[[ Document excerpt, beginning ]]
Delineation of the CYP505E subfamily of fungal self-sufficient in-chain hydroxylating cytochrome P450 monooxygenases.

Cytochrome P450 monooxygenases (CYP450s) are abundant in eukaryotes, specifically in plants and fungi where they play important roles in the synthesis and degradation of secondary metabolites. In eukaryotes, the best studied "self-sufficient" CYP450s, with a fused redox partner, belong to the CYP505 family. Members of the CYP505 family are generally considered sub-terminal fatty acid hydroxylases. CYP505E3 from Aspergillus terreus, however, gives remarkable in-chain hydroxylation at the ω-7 position of C10 to C16 alkanes and C12 and C14 fatty alcohols. Because CYP505E3 is a promising catalyst for the synthesis of δ-dodecalactone, we set out to delineate the unique ω-7 hydroxylase activity of CYP505E3. CYP505E3 and six additional CYP505Es as well as four closely related CYP505s from four different subfamilies were expressed in Pichia pastoris. Only the CYP505Es, sharing more than 70% amino acid identity, displayed significant ω-7 hydroxylase activity toward 1-dodecanol, dodecanoic acid, and tetradecanoic acid giving products that can readily be converted to δ-dodecalactone. Concentrations of δ-dodecalactone, directly extracted from dodecanoic acid biotransformations, were higher than previously obtained with E. coli. Searches of the UniProt and NCBI databases yielded a total of only 23 unique CYP505Es, all from the Aspergillaceae. Given that CYP505Es with this remarkable activity occur in only a few Aspergillus and Penicillium spp., we further explored the genetic environments in which they occur. These were found to be very distinct environments which include a specific ABC transporter but could not be linked to apparent secondary metabolite gene clusters. KEY POINTS: • Identified CYP505Es share > 70% amino acid identity. • CYP505Es hydroxylate 1-dodecanol, dodecanoic, and tetradecanoic acid at ω-7 position. • CYP505E genes occur in Aspergillus and Penicillium spp. near an ABC transporter.
[[ Document excerpt, end ]]
**Problem**
The abstract on the CYP505E subfamily names specific compounds toward which the CYP505Es showed significant ω-7 hydroxylase activity. List each of them.
[[ Supplied information, beginning ]]
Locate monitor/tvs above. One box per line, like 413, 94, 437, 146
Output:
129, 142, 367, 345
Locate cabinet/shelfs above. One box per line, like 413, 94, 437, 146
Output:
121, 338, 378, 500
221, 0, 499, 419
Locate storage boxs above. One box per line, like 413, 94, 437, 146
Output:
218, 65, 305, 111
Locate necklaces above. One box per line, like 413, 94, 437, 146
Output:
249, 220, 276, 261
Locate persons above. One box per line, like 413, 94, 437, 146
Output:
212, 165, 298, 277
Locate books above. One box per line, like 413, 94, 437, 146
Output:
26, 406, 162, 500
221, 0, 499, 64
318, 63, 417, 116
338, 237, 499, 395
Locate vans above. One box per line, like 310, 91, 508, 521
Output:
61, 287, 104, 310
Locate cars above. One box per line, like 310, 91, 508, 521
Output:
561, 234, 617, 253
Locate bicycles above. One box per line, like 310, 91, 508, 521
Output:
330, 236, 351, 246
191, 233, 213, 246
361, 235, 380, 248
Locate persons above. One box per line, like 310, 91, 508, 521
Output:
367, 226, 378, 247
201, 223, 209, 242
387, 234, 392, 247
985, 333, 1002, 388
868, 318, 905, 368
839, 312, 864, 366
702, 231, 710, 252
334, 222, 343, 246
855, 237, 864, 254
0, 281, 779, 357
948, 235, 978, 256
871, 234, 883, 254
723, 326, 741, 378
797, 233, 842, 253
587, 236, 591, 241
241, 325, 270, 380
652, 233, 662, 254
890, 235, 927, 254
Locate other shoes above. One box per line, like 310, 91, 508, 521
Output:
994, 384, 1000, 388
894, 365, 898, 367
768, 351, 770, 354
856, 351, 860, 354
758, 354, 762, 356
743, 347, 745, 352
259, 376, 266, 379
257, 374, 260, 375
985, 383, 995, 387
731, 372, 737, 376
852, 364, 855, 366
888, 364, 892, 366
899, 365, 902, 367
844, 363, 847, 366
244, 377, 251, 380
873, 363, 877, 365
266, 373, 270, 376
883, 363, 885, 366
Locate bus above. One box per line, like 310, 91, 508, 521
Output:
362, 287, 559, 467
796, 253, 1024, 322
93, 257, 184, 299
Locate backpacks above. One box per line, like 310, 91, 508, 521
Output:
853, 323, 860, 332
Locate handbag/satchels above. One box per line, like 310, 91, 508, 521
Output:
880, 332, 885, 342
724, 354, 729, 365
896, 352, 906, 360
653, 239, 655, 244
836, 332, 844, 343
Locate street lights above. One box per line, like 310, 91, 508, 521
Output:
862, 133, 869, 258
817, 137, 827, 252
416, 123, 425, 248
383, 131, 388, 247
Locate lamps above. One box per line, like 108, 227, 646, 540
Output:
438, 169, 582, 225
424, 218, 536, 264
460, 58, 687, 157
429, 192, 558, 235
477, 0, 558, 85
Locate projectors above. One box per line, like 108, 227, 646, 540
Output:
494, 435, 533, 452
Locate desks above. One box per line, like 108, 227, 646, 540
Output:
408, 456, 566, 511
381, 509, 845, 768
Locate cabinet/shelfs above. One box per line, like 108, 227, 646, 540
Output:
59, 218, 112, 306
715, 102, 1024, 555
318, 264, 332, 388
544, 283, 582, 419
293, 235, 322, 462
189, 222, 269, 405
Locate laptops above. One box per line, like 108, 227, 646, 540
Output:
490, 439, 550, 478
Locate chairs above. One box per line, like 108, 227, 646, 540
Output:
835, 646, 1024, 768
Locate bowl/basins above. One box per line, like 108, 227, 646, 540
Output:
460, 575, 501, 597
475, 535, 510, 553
[[ Supplied information, end ]]
**Exercise answer**
1-dodecanol, dodecanoic acid, tetradecanoic acid